The 62-year-old German, French President Emmanuel Macron's pick for the top job at the EC, had maintained that Brussels should take the lead in negotiating and procuring vaccine supplies for all 27 member states. She had the support of German Chancellor Angela Merkel, who called a halt to negotiations already under way between vaccine developer AstraZeneca, a British-Swedish firm, and Germany's health minister, along with his counterparts in France, Italy and the Netherlands.
Von der Leyen, supported by Merkel, argued a collective approach would work better as it would avoid vaccine nationalism and competition among member states. Negotiating as a bloc would provide more leverage to haggle over pricing with the pharmaceutical giants.
But an overriding motivation was to show how well the EU could do. That would overshadow the bloc's lack of solidarity at the start of the pandemic, when calls for help from Italy, the first country to suffer the full force of the virus, were rebuffed, and member states competed for supplies of personal protective equipment and shut borders without consulting each other.
Some of the problems in the rollout have been country-specific but there are mounting doubts about the EU's collective approach to procurement and distribution. Go-it-alone Britain has vaccinated more than 13% of its adults so far while the EU average is barely nudging 2%, with the gap growing.
British regulatory authorities were quicker to approve vaccines and signed contracts with manufacturers three months before the EU. As a result, Britain has not been impacted as much as the EU by production delays and difficulties. On January 22, the EU reacted with fury when AstraZeneca disclosed it would have to reduce by around two-thirds doses expected over the next two months because of production difficulties.

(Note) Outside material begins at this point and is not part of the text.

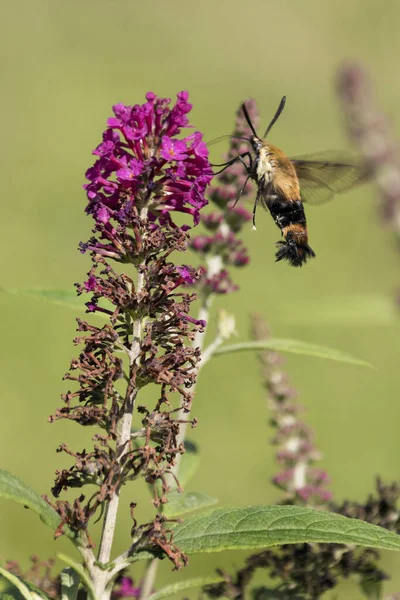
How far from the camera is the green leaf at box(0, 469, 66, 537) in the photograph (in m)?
1.13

"There are no signs that the vaccination rate in the EU is accelerating, unlike in the U.K. and U.S., where daily vaccination rates have increased substantially in the past few weeks," according to Guntram Wolff, director of Bruegel, a Brussels-based research group. "Part of the explanation is that the EU ordered too few vaccines too late. It was slow to order the BioNTech-Pfizer vaccine, even when it became the front-runner and its efficacy had been documented."
The Bruegel director has also faulted the EU for not thinking ahead and crafting a strategy to increase vaccine production by mobilizing other manufacturers to help to do so. He cautioned it is "impossible to say how things would have gone if there had not been joint EU action."

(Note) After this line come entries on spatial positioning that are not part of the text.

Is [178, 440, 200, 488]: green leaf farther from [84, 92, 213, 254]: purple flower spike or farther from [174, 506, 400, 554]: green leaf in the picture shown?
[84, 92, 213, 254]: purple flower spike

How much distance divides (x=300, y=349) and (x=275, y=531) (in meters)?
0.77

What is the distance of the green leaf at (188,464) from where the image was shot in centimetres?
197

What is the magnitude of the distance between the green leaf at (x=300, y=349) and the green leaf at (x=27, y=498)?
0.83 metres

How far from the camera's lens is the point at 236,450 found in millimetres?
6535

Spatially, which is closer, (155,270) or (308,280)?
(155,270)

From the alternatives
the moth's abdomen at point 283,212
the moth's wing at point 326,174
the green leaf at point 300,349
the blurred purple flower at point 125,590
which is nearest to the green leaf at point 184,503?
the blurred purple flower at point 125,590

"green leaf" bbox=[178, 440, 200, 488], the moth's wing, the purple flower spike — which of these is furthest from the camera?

Nonetheless, the EU's logistical missteps are drawing fire.
Markus Soeder, the premier of the German state of Bavaria, and a contender to succeed Merkel when she quits in September, said the "operational responsibility" for the "more than unsatisfactory" situation rests with Brussels. "The decision was made in what I think is a typical, normal, bureaucratic EU procedure," he added.
Von der Leyen was the subject of a scathing article Sunday by Germany's leading magazine Der Spiegel, which said the vaccine rollout "might ultimately turn out to be the greatest disaster of her political career."
With lockdown frustration building — the Netherlands experienced three days of riots last week after the government introduced a nighttime curfew — and with anger building over the snail-like pace of inoculation, populists see a political opening. Some had aligned themselves with anti-vaccine skeptics but are moving away from that position and focusing now on the issue of EU competence.
France's Marine Le Pen, the euro-skeptic far-right leader, has seen her popularity surge. A poll last week showed her trailing Macron by just 52% to 48%. Macron faces a tough reelection bid next year.